## [Consigne]
Recopiez mot pour mot le passage du texte sur la mise en scène d'Olivier Py qui commence par « DONA PROUHEZE, riant » et va jusqu'à « fus baptisée ! ».

Et là, dans la scène d'Olivier Py, au lieu de tirer sur le fil, l'Ange dégainait son épée et la posait sur le sexe de Jeanne Balibar. O Résurrection ! A cet instant, tout devint clair pour moi. Punir Prouhèze, ce n'était pas tirer sur le fil de son désir et rendre la douleur de son manque au-delà du soutenable, comme j'avais cru le comprendre à la lecture - car, aliéné à mes anciens schémas sado-théologiques, je ne voyais là-dedans qu'une infâme torture de plus et même le rire et le "contentement" de Prouhèze étaient pour moi ceux du désespoir et de l'ironie atroce - , mais bien au contraire, lui infliger la jouissance la plus bouleversante et la plus apte à la faire renoncer à son amant. Oui, Prouhèze jouissait devant nous, réellement, sans arrière-goût, et c'est au théâtre que je l'ai compris. Py m'aura au moins servi à ça. Au lieu de vous foutre de ma gueule, écoutez plutôt !

DONA PROUHEZE, riant : - Ah ! frère, fais-moi durer encore cette seconde !
L'ANGE GARDIEN : - Salut, ma soeur bien-aimée ! Bienvenue, Prouhèze, dans la flamme !
Les connais-tu à présent, ces eaux où je voulais te conduire ?
DONA PROUHEZE : Ah ! je n'en ai pas assez ! encore ! Rends-la-moi donc enfin, cette eau où je fus baptisée !
L'ANGE GARDIEN : - La voici de toutes parts qui te baigne et te pénètre.

## [Données sources]
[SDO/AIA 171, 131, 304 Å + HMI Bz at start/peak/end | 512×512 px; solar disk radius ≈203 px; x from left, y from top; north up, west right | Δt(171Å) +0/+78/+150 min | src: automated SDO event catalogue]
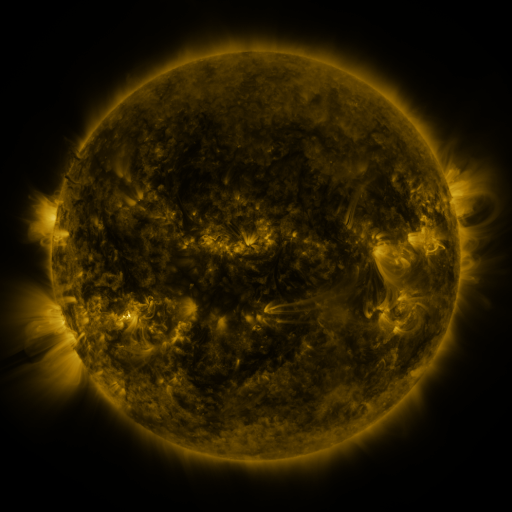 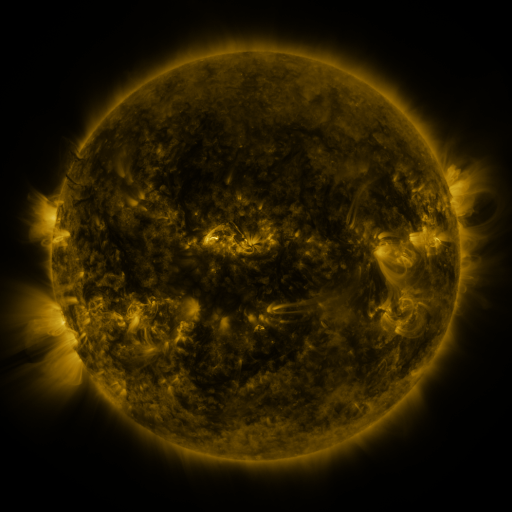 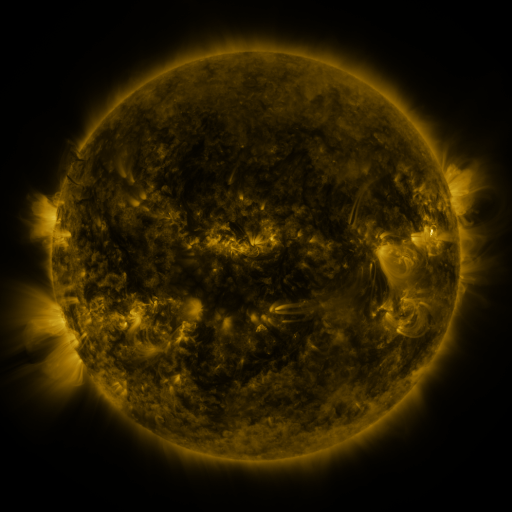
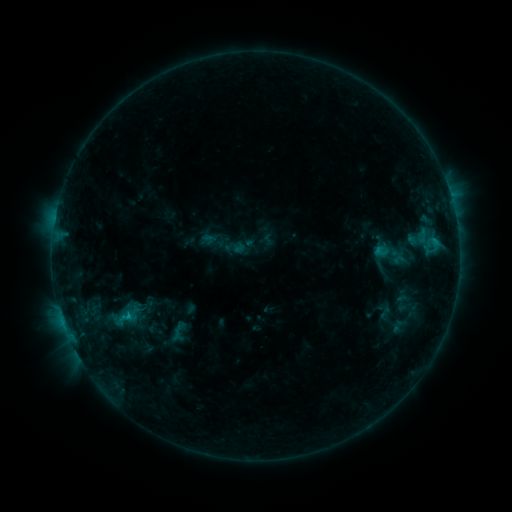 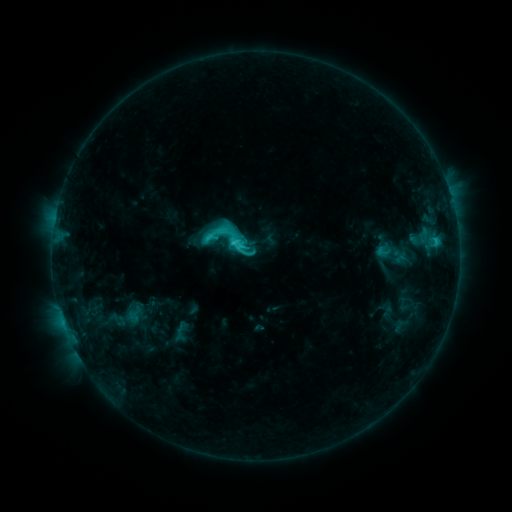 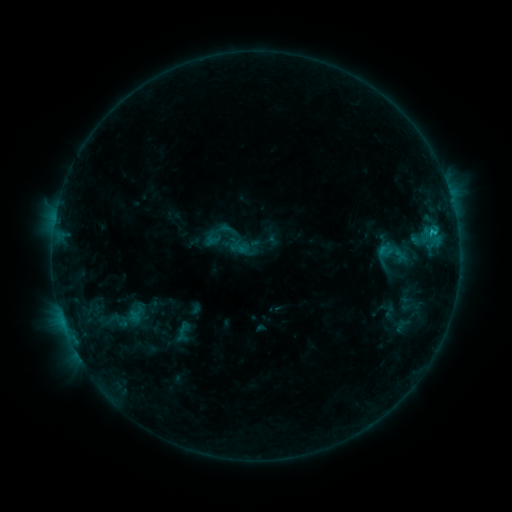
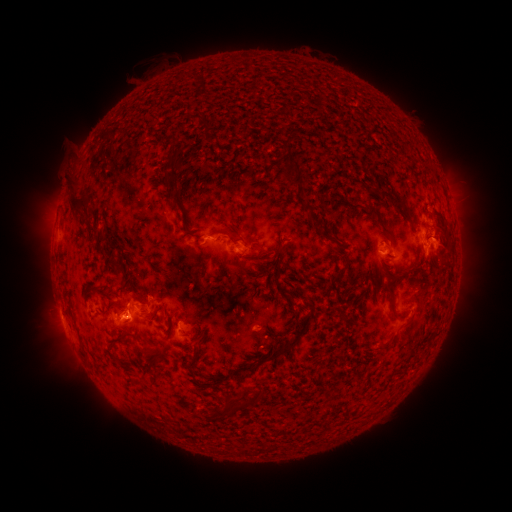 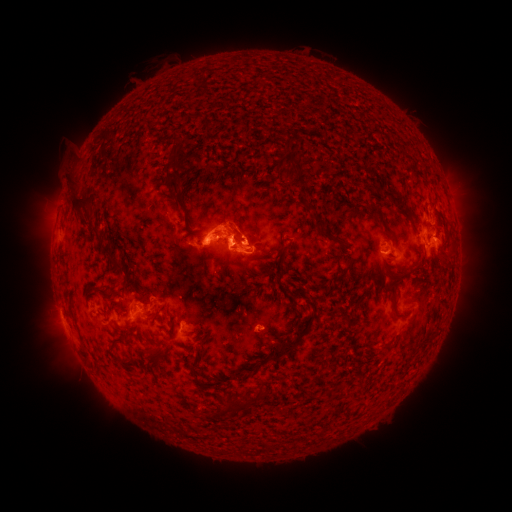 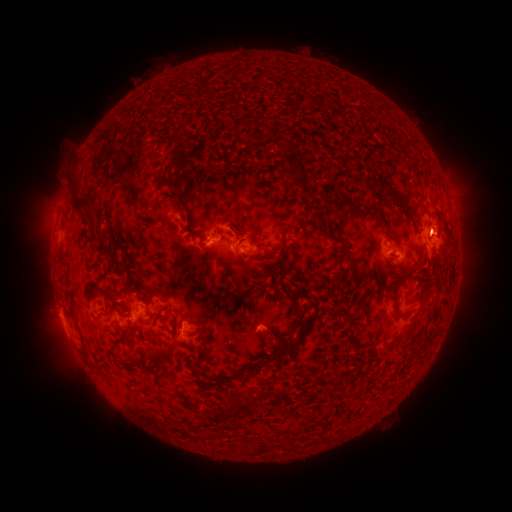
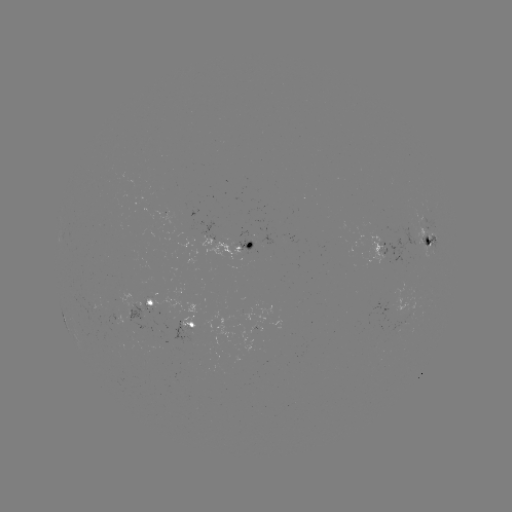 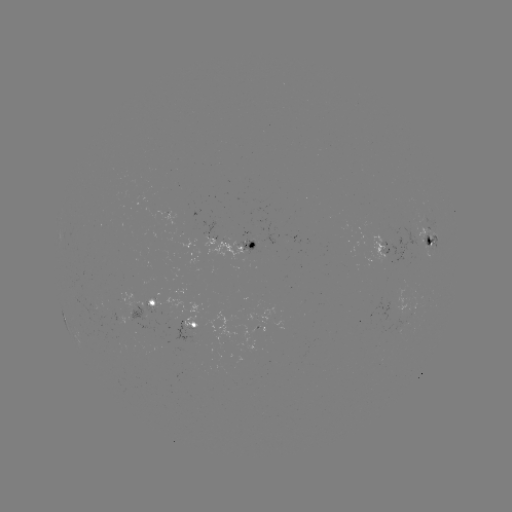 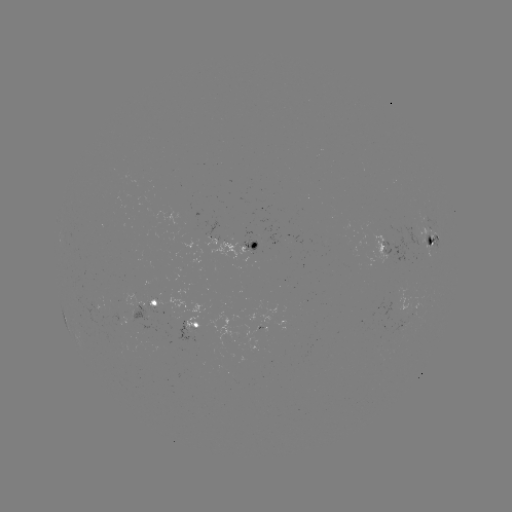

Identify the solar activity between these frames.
C4.4 flare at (234, 245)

## [Réponse]
DONA PROUHEZE, riant : - Ah ! frère, fais-moi durer encore cette seconde !
L'ANGE GARDIEN : - Salut, ma soeur bien-aimée ! Bienvenue, Prouhèze, dans la flamme !
Les connais-tu à présent, ces eaux où je voulais te conduire ?
DONA PROUHEZE : Ah ! je n'en ai pas assez ! encore ! Rends-la-moi donc enfin, cette eau où je fus baptisée !